start Supplied passage

# First Wedding!...I think.



## Austin Greene (Jan 12, 2015)

Well, it's finally happened. I've got my first wedding on the line. Skipping through all the motivations, etc, I'm left with just a couple questions for all of you seasoned wedding pro's. These folks know I've never shot a wedding, just portraits on the regular, and they are ok with that. By the time their ceremony in August rolls around, I should have second-shot on several. I'm not too worried about my ability to perform, more just the logistics. 

1. Going into the consultation meeting, I plan on discussing the engagement shoot, wedding venue/attendance, final price, and having them sign a contract. Is there anything else I should cover here besides determining their aesthetic tastes for different photo styles? I suppose I'll also gather a registry from them of all the wedding's contacts and their phone numbers, so I can contact the venue myself if I need. Only after the consult will I consider it a "done deal." 

2. Do you have any specific tips on the engagement shoot or ceremony shots? Not stylistic tips, but just things that a seasoned pro would realize should be covered in an engagement, that someone else might miss? 

3. The ceremony will be in a large, almost gothic church. I plan on visiting after the contract is signed. The reception will be held in a fairly modern restaurant. I would guess that both are quite dark. Any tips on dealing with venue management? 

4. Any thoughts on how much to pay a second-shooter to cover 3 hours of wedding? I have plenty of people who would do it for free (and do well), but I would like there to be _some_ incentive on their end to produce quality results. 

5. Lastly, while I'll determine specifics with the couple and do my own research, I suspect this might be a Portuguese wedding. At least, for the church portion. Anyone shoot one of these before? Tips? 

Can't believe this is happening!


----------



## tirediron (Jan 12, 2015)

Austin Greene said:


> 1. Going into the consultation meeting, I plan on discussing the engagement shoot, wedding venue/attendance, final price, and having them sign a contract. Is there anything else I should cover here besides determining their aesthetic tastes for different photo styles? I suppose I'll also gather a registry from them of all the wedding's contacts and their phone numbers, so I can contact the venue myself if I need. Only after the consult will I consider it a "done deal."

end Supplied passage
start Supplied information

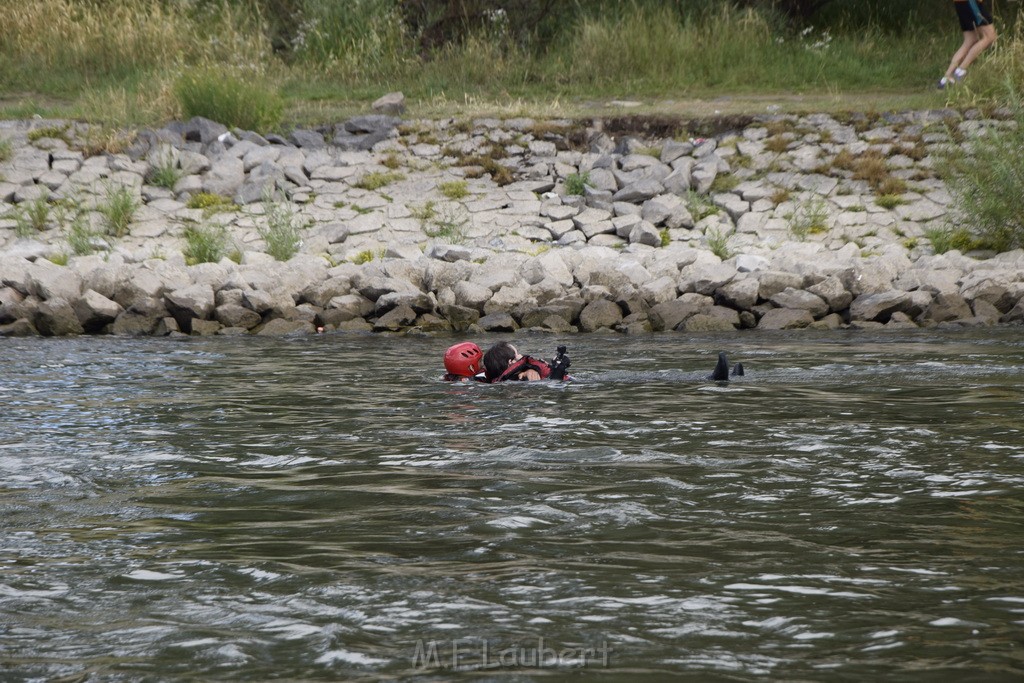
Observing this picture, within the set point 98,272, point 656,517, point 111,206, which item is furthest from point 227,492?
point 111,206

end Supplied information

**Short task A:** Retype the wedding photography thread word for word, everything from "5. Lastly, while" down to "these before? Tips?".
**Short task B:** Extend the forum thread about planning a first wedding shoot, picking up after the final sentence shown.
The lines given above are not needed for the work that follows.

**Exercise response A:**
5. Lastly, while I'll determine specifics with the couple and do my own research, I suspect this might be a Portuguese wedding. At least, for the church portion. Anyone shoot one of these before? Tips?

**Exercise response B:**
> 
> 2. Do you have any specific tips on the engagement shoot or ceremony shots? Not stylistic tips, but just things that a seasoned pro would realize should be covered in an engagement, that someone else might miss? Engagement shoot should be straight-forward.  Just get an idea of the couple's tasts (and by "couple" I mean the bride.  This is all about the bride.  The groom is only there because it's required by law) and what they like.  Plan the shoot, in other words know where you're going to go, in what order, and have alternate locations in case their are issues with the primary.  As for the ceremony, visit the venue as soon as you can and meet with the Deacon/Rector/whomever.  Find out what is allowed as far as photography and where you can go, where you can't, etc.  I had one wedding several years ago where the officiate didn't want ANY photography during the ceremony, and it took some negotiation on my part to come up with a solution that satisfied the church as well as the couple.
> 
> ...


 Make sure you check out the small details... times & locations for formals, ceremony, etc.  Know how long it will take you to get from 'A' to 'B' and leave lots of time.  Know where you're going to park, and have change/money ready if required.  Try and walk through the venues at the time of day you'll be shooting and for the reception ask if they can show you what the lighting will normally be like for such an event.

Good luck!


----------



## JerryVenz (Jan 12, 2015)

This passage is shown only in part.